Stored data
---
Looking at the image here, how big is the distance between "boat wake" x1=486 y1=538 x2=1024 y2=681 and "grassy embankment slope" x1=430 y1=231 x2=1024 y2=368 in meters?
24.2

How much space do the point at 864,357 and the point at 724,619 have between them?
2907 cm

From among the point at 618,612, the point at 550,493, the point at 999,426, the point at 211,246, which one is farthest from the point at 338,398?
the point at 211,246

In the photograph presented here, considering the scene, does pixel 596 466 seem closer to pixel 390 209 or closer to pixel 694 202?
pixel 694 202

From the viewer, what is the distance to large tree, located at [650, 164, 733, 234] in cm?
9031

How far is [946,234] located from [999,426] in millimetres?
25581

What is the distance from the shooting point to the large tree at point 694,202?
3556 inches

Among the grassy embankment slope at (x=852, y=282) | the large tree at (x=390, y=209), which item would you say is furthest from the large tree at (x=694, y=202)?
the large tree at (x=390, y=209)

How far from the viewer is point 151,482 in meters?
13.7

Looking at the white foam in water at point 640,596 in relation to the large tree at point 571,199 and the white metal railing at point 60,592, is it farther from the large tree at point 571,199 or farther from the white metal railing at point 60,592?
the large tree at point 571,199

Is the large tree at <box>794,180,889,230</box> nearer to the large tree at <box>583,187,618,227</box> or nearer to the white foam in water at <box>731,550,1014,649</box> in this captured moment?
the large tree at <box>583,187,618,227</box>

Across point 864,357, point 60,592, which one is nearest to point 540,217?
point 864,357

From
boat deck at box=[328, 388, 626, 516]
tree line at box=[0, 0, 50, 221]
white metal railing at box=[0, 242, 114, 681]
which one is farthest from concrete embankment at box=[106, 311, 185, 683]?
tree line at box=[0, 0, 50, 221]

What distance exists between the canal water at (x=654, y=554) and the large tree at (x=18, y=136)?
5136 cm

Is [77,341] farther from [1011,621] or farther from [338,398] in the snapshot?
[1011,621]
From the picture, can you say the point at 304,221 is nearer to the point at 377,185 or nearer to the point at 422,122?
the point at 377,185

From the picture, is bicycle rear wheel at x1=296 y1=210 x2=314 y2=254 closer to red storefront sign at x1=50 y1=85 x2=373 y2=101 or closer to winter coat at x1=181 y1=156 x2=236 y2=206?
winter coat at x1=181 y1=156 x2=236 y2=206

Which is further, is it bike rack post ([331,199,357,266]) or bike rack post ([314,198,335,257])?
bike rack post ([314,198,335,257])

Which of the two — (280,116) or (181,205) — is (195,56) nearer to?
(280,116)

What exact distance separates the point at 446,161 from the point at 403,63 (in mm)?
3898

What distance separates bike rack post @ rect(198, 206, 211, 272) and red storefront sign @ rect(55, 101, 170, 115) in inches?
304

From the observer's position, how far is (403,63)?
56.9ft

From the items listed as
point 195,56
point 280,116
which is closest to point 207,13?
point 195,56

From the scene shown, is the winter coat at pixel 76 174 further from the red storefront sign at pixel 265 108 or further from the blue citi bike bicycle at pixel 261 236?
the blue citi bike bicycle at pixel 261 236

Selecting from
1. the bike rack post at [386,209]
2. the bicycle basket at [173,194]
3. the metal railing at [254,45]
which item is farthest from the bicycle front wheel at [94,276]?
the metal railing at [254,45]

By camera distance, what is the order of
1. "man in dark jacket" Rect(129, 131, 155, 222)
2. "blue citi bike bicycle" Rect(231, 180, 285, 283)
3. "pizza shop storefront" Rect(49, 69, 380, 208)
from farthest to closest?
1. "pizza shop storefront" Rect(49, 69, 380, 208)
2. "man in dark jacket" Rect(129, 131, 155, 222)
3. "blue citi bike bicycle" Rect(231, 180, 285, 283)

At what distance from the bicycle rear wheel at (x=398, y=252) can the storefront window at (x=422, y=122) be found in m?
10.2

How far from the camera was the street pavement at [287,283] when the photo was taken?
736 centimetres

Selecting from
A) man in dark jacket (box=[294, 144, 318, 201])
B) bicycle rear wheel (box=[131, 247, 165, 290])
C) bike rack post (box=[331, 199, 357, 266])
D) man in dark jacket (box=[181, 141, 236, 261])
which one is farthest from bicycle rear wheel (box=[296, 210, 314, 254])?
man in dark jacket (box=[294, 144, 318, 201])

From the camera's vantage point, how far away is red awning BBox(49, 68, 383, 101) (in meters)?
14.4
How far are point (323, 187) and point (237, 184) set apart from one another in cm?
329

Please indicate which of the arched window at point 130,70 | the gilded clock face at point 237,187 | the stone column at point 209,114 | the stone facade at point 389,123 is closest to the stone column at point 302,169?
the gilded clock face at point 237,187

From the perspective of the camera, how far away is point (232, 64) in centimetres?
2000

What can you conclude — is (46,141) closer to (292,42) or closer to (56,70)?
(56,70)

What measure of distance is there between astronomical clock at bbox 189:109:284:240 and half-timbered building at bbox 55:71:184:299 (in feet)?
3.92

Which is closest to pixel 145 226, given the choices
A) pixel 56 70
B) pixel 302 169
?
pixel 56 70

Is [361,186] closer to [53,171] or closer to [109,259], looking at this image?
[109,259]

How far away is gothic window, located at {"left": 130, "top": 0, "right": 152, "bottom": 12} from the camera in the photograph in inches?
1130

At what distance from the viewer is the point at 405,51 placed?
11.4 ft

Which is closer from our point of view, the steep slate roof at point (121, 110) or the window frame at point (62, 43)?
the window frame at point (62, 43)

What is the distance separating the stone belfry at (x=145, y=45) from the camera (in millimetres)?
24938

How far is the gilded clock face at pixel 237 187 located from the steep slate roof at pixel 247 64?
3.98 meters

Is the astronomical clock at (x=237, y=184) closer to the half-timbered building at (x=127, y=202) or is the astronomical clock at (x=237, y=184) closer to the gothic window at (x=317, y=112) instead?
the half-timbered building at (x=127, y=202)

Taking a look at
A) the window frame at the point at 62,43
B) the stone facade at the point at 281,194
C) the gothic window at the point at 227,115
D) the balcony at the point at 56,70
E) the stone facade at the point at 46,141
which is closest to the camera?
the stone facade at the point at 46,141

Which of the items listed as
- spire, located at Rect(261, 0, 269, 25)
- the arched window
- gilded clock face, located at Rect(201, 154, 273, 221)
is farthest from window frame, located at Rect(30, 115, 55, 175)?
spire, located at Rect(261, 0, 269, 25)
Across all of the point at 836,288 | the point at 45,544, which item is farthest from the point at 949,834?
---
• [Work instructions]: Transcribe every entry word for word.

• [Answer in full]:
Looking at the image here, how big is the distance between "boat wake" x1=486 y1=538 x2=1024 y2=681 and "grassy embankment slope" x1=430 y1=231 x2=1024 y2=368 in meters?
24.2

How much space do the point at 864,357 and the point at 724,619 have between them?
2907 cm

From among the point at 618,612, the point at 550,493, the point at 999,426, the point at 211,246, which one is farthest from the point at 338,398?
the point at 211,246

In the photograph presented here, considering the scene, does pixel 596 466 seem closer to pixel 390 209 or closer to pixel 694 202?
pixel 694 202

From the viewer, what is the distance to large tree, located at [650, 164, 733, 234] in cm?
9031

How far is [946,234] located from [999,426] in millimetres?
25581

What is the distance from the shooting point to the large tree at point 694,202?
3556 inches

Among the grassy embankment slope at (x=852, y=282) | the large tree at (x=390, y=209), which item would you say is furthest from the large tree at (x=694, y=202)?
the large tree at (x=390, y=209)

How far from the viewer is point 151,482 in meters?
13.7

Looking at the white foam in water at point 640,596 in relation to the large tree at point 571,199 and the white metal railing at point 60,592, is it farther from the large tree at point 571,199 or farther from the white metal railing at point 60,592?
the large tree at point 571,199

Is the large tree at <box>794,180,889,230</box> nearer to the large tree at <box>583,187,618,227</box> or nearer to the white foam in water at <box>731,550,1014,649</box> in this captured moment?
the large tree at <box>583,187,618,227</box>

Across point 864,357, point 60,592, which one is nearest to point 540,217?
point 864,357

From
boat deck at box=[328, 388, 626, 516]
tree line at box=[0, 0, 50, 221]
white metal railing at box=[0, 242, 114, 681]
which one is farthest from concrete embankment at box=[106, 311, 185, 683]?
tree line at box=[0, 0, 50, 221]

What distance exists between the canal water at (x=654, y=554) and the large tree at (x=18, y=136)?
5136 cm

Is [77,341] farther from [1011,621] or farther from [338,398] in the snapshot?
[1011,621]
From the picture, can you say the point at 304,221 is nearer to the point at 377,185 or nearer to the point at 422,122?
the point at 377,185

From the picture, is bicycle rear wheel at x1=296 y1=210 x2=314 y2=254 closer to red storefront sign at x1=50 y1=85 x2=373 y2=101 or closer to winter coat at x1=181 y1=156 x2=236 y2=206?
winter coat at x1=181 y1=156 x2=236 y2=206

Which is further, is it bike rack post ([331,199,357,266]) or bike rack post ([314,198,335,257])?
bike rack post ([314,198,335,257])

Which of the two — (280,116) or (181,205) — is (195,56) nearer to?
(280,116)

What exact distance separates the point at 446,161 from the point at 403,63 (in mm)?
3898

What distance separates bike rack post @ rect(198, 206, 211, 272) and red storefront sign @ rect(55, 101, 170, 115) in inches?
304

From the observer's position, how far is (403,63)?
56.9ft

From the items listed as
point 195,56
point 280,116
which is closest to point 207,13?
point 195,56

From the scene shown, is the winter coat at pixel 76 174 further from the red storefront sign at pixel 265 108 or further from the blue citi bike bicycle at pixel 261 236?
the blue citi bike bicycle at pixel 261 236

Selecting from
1. the bike rack post at [386,209]
2. the bicycle basket at [173,194]
3. the metal railing at [254,45]
which item is farthest from the bicycle front wheel at [94,276]?
the metal railing at [254,45]

By camera distance, what is the order of
1. "man in dark jacket" Rect(129, 131, 155, 222)
2. "blue citi bike bicycle" Rect(231, 180, 285, 283)
3. "pizza shop storefront" Rect(49, 69, 380, 208)
from farthest to closest?
1. "pizza shop storefront" Rect(49, 69, 380, 208)
2. "man in dark jacket" Rect(129, 131, 155, 222)
3. "blue citi bike bicycle" Rect(231, 180, 285, 283)

At what distance from the bicycle rear wheel at (x=398, y=252) can the storefront window at (x=422, y=122) be found in m?
10.2

How far from the camera was the street pavement at [287,283] when the photo was taken?
736 centimetres

Selecting from
A) man in dark jacket (box=[294, 144, 318, 201])
B) bicycle rear wheel (box=[131, 247, 165, 290])
C) bike rack post (box=[331, 199, 357, 266])
D) man in dark jacket (box=[181, 141, 236, 261])
which one is farthest from bicycle rear wheel (box=[296, 210, 314, 254])?
man in dark jacket (box=[294, 144, 318, 201])

From the camera's vantage point, how far away is red awning BBox(49, 68, 383, 101) (in meters)?
14.4
How far are point (323, 187) and point (237, 184) set apart from one another in cm?
329

Please indicate which of the arched window at point 130,70 | the gilded clock face at point 237,187 | the stone column at point 209,114 | the stone facade at point 389,123 is closest to the stone column at point 302,169?
the gilded clock face at point 237,187

From the perspective of the camera, how far away is point (232, 64) in centimetres?
2000

What can you conclude — is (46,141) closer to (292,42) or closer to (56,70)?
(56,70)

What measure of distance is there between astronomical clock at bbox 189:109:284:240 and half-timbered building at bbox 55:71:184:299 (in feet)?
3.92

Which is closest to pixel 145 226, given the choices
A) pixel 56 70
B) pixel 302 169
?
pixel 56 70

Is [361,186] closer to [53,171] or closer to [109,259], looking at this image?
[109,259]

How far away is gothic window, located at {"left": 130, "top": 0, "right": 152, "bottom": 12} from the camera in the photograph in inches?
1130

At what distance from the viewer is the point at 405,51 placed?
11.4 ft

Which is closer from our point of view, the steep slate roof at point (121, 110) or the window frame at point (62, 43)?
the window frame at point (62, 43)

What is the distance separating the stone belfry at (x=145, y=45) from the camera (in millimetres)?
24938

How far is the gilded clock face at pixel 237 187 located from the steep slate roof at pixel 247 64?
3.98 meters

Is the astronomical clock at (x=237, y=184) closer to the half-timbered building at (x=127, y=202) or is the astronomical clock at (x=237, y=184) closer to the gothic window at (x=317, y=112) instead?
the half-timbered building at (x=127, y=202)

Taking a look at
A) the window frame at the point at 62,43
B) the stone facade at the point at 281,194
C) the gothic window at the point at 227,115
D) the balcony at the point at 56,70
E) the stone facade at the point at 46,141
which is closest to the camera?
the stone facade at the point at 46,141

Which of the items listed as
- spire, located at Rect(261, 0, 269, 25)
- the arched window
- gilded clock face, located at Rect(201, 154, 273, 221)
is farthest from window frame, located at Rect(30, 115, 55, 175)?
spire, located at Rect(261, 0, 269, 25)
Across all of the point at 836,288 | the point at 45,544, which item is farthest from the point at 949,834?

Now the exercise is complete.